Michelle’s Story
My junior year of college was my first suicide attempt. I would classify it as a cry for help, not a true attempt. I had no plan, my roommates were home and I was intoxicated. I did not just want attention, I needed it. I went into the bathroom with a razor and when my roommates broke into the room I cried in relief. My mom drove out, picked me up and put me right into intense therapy. I had also been suffering from bulimia since age 15 that had been escalating while away at school. I turned to working through my eating disorder, not realizing at the time that it was all related. I was always doing anything to escape the pain of my emotions. From that point forward, I had this deep nagging voice inside that told me suicide would ultimately be my demise if I ever got over the fear of the act, thankfully I was always too scared as I still had hope.
Fast forward, after years of medication trials, different types of therapy and reaching a point where the side effects of medications outweighed the problems they were prescribed for. My life became of slew of side effects and more medications to treat the side effects. Those of us with mental illness like to refer to these as “med cocktails.”
I started to tire of all the doctor, therapy appointments and side effects, while still struggling with low moods regularly. The day Amy Winehouse died I was watching the news coverage and all I could think of was how lucky she was that she was finally out of her pain. Impulsively, I took an overdose of sleeping pills and benzodiazepines. I sent a few “I love you texts” and someone who knew of my struggles and had family experience with suicide took that random text as a hint and called police to do a wellness check on me. I was taken to the ER. It turned out I did not take enough pills to do the job, the ER actually let me leave.

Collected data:
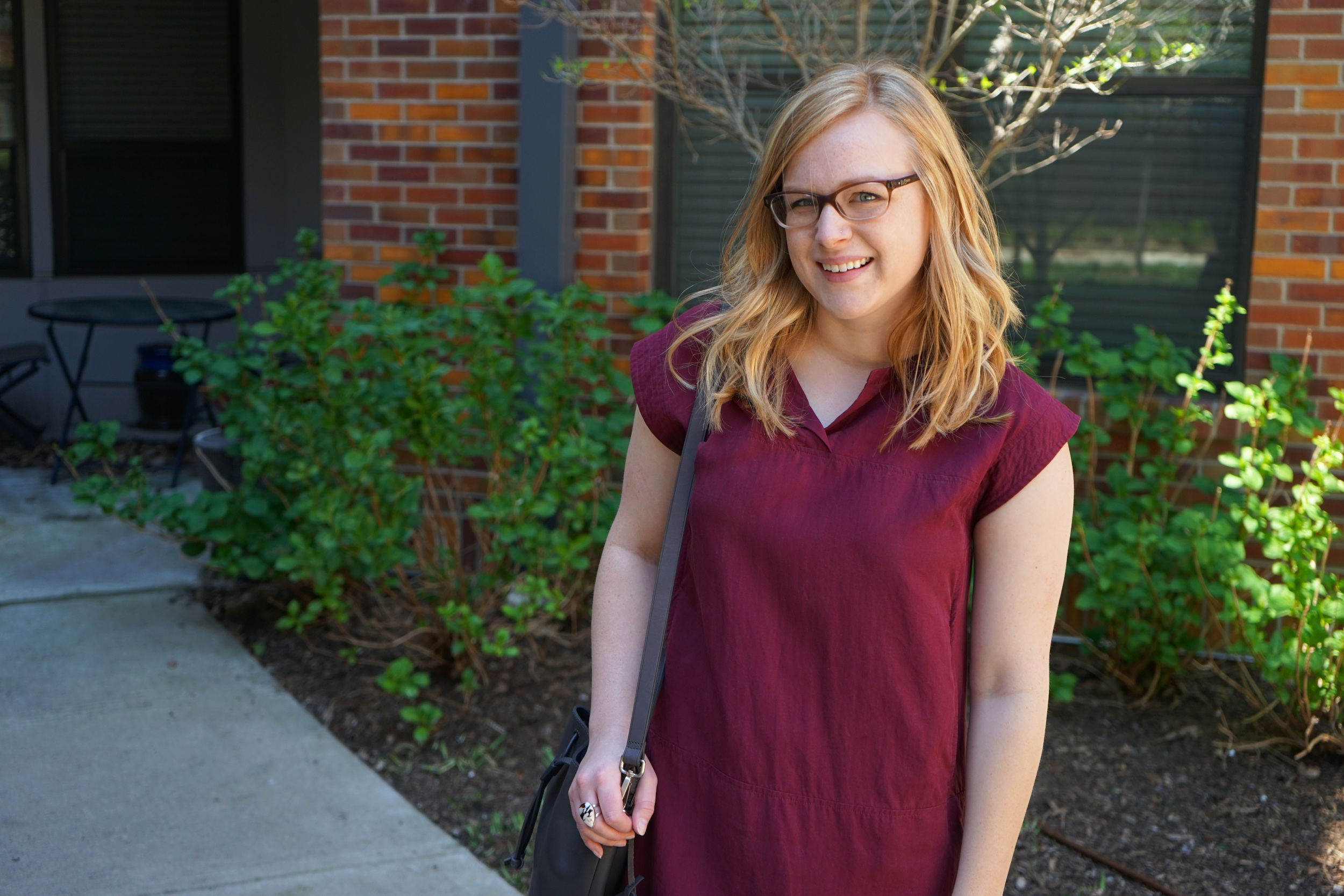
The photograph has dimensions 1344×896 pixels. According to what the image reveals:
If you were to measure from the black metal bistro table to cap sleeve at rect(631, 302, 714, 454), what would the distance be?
4.48 metres

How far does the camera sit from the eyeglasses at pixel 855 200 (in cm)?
159

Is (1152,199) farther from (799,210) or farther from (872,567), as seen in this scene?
(872,567)

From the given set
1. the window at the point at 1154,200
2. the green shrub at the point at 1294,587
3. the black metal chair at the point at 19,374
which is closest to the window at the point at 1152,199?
the window at the point at 1154,200

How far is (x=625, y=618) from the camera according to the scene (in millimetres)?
1808

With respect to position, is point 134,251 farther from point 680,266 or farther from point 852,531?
point 852,531

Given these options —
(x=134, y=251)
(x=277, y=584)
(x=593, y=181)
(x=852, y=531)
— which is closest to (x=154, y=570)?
(x=277, y=584)

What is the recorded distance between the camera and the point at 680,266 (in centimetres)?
480

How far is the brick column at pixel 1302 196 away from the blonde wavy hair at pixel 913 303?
9.05ft

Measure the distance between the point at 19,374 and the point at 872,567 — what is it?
710 centimetres

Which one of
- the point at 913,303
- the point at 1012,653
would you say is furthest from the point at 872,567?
the point at 913,303

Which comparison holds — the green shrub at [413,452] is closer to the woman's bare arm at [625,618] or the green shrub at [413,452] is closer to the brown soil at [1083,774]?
the brown soil at [1083,774]

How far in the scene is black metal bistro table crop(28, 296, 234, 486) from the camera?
6.12 meters

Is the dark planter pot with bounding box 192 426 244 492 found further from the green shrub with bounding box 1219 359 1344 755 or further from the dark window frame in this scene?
the green shrub with bounding box 1219 359 1344 755

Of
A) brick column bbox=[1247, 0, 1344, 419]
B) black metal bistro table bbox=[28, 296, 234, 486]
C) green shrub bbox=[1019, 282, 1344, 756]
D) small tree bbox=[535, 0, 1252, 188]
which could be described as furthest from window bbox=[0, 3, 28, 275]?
brick column bbox=[1247, 0, 1344, 419]
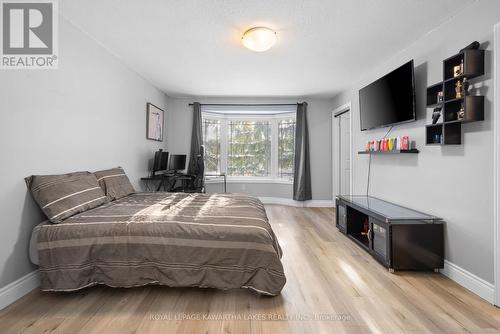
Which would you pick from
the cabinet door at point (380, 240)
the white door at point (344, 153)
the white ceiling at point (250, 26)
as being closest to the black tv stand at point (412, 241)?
the cabinet door at point (380, 240)

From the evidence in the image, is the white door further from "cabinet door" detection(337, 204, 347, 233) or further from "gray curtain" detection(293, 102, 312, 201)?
"cabinet door" detection(337, 204, 347, 233)

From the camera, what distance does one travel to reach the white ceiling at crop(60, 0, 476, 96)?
2119 mm

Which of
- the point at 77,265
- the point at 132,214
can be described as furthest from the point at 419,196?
the point at 77,265

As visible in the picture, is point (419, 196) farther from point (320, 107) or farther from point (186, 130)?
point (186, 130)

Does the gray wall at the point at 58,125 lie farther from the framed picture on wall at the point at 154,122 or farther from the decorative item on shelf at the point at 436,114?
the decorative item on shelf at the point at 436,114

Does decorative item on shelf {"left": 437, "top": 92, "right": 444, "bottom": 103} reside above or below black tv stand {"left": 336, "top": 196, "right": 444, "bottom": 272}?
above

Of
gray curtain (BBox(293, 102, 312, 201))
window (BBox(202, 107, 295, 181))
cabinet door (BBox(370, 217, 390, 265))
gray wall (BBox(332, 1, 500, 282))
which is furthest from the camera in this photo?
window (BBox(202, 107, 295, 181))

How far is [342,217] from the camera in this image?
347cm

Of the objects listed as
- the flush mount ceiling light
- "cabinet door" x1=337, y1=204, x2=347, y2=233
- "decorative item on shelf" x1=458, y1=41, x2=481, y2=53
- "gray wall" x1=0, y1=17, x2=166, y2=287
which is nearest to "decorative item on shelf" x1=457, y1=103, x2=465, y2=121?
"decorative item on shelf" x1=458, y1=41, x2=481, y2=53

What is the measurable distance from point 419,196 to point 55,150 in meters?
3.73

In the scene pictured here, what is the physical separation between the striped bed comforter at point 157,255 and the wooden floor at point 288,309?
0.13m

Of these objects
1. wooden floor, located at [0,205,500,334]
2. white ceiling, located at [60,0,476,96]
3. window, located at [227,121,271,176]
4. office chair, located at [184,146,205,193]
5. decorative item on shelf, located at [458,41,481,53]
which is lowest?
wooden floor, located at [0,205,500,334]

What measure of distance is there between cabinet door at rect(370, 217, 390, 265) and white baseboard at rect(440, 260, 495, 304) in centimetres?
53

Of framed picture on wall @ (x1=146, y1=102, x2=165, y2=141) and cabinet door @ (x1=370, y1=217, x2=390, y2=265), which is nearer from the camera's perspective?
cabinet door @ (x1=370, y1=217, x2=390, y2=265)
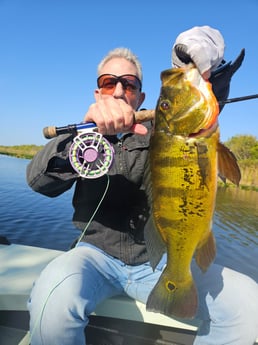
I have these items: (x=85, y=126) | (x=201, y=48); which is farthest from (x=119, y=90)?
(x=201, y=48)

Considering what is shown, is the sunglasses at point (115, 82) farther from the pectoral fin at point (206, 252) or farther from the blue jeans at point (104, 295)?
the pectoral fin at point (206, 252)

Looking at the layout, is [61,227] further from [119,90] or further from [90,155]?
[90,155]

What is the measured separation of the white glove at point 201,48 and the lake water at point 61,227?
8.17 metres

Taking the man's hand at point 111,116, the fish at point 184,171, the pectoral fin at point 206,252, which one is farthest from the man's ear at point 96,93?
the pectoral fin at point 206,252

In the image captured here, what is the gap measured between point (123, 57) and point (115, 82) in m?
0.38

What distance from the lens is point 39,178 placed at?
2.31 m

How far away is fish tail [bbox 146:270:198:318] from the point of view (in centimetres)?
202

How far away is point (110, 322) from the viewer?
8.94 ft

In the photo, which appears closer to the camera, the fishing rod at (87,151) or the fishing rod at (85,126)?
the fishing rod at (85,126)

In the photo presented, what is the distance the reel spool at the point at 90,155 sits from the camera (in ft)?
7.15

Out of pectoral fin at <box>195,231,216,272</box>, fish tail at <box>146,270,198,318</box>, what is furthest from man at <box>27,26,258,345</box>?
pectoral fin at <box>195,231,216,272</box>

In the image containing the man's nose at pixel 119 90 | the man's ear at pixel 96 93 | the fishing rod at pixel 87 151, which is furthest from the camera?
the man's ear at pixel 96 93

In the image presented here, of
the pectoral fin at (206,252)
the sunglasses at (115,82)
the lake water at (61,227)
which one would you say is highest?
the sunglasses at (115,82)

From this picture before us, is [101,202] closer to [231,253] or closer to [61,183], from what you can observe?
[61,183]
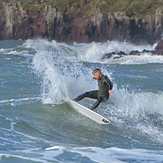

WHAT IS NEEDED: Carry Michelle's story forward from its last sentence above.

RESULT OF THE TASK:
A month later I sunk even lower, I gave up. I was done fighting my inner demons that tried to hold me down and hold me back. I was so tired of fighting. I felt I was a burden and saw no other way out of the pain. It was not selfishness, in my mind it was truly the answer to alleviate my pain and the pain I burdened others with. I wrote a suicide note, I surrounded myself with photos of people I love and took a much more intense overdose. I lay next to my cat, crying that he would never see me awake again. I attempted suicide. There was no turning back from that act. I sent one friend an “I love you” text once the drugs had reached a point of intoxication and I passed out. He had learned from my precious attempt what to do. He called the police. My doorman knew me well and witness my first attempt and let the police in.13 days later, 2 on a medical floor and 11 on a locked psychiatric ward, four years later, countless therapy sessions and I still have not fully recovered. My depression actually got worse and was combined with shame, fear and embarrassment that created a deep oozing wound that never seems to fully heal.
It is hard to look in the mirror daily knowing that the person staring back at me tried to kill me. Imagine that.
Look beyond for a moment from the pain it causes loved ones, but the pain it causes to oneself when you have already suffered most of your life. Knowing that you woke up when you wanted to die and now need to rebuild your own belief system regarding, yourself. Rebuild the ability for others to trust you not to repeat your actions; try to protect the hearts of loved ones. Rebuild the strength to fight the unending battle yet again. While feeling like Bambi and feeling like you have to hide what you did.